Le lipœdème a été décrit pour la première fois en 1940 par les médecins américains Allen et Hines, qui avaient déjà souligné la répartition typique des graisses et l'impact physique et psychologique considérable de cette affection. Malgré un intérêt scientifique croissant, la cause exacte n'est toujours pas entièrement élucidée. Les recherches portent notamment sur la prédisposition génétique, les influences hormonales et les anomalies du système sanguin et lymphatique, mais il n'y a pas encore de consensus sur la cause exacte.
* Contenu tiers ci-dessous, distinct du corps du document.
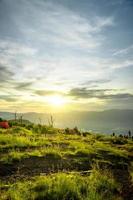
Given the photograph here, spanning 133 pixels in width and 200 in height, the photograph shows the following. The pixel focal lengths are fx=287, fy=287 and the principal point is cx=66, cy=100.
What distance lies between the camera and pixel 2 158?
1594 centimetres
Des études montrent toutefois clairement l'impact considérable de cette affection sur la qualité de vie. Dans une étude menée par le Dr Josef J. Stutz auprès de 100 patients atteints de lipœdème, 80 % ont déclaré un score de douleur de 5 ou plus, tandis que 59 % ont même obtenu un score compris entre 7 et 10.
Il apparaît en outre que le lipœdème n'est souvent diagnostiqué que tardivement. Chez environ 50 % des patients, il faut plus de dix ans avant que le diagnostic correct ne soit posé, parfois même jusqu'à trente ans. De ce fait, de nombreux patients vivent pendant des années avec des douleurs et des limitations sans traitement ciblé.
Une étude menée par Marshall et Schwahn-Schreiber suggère en outre qu'environ 9,7 % des femmes présentent des signes de lipœdème, ce qui indique qu'il s'agit d'une affection courante mais encore souvent sous-diagnostiquée. Un dépistage précoce et un traitement adapté sont donc souhaitables pour limiter l'aggravation des symptômes.
Après un traitement du lipœdème par liposuccion, il apparaît que peu ou pas de nouvelle accumulation de graisse se produit dans les tissus et entre les cellules. Un traitement du lipœdème peut améliorer considérablement la qualité de vie.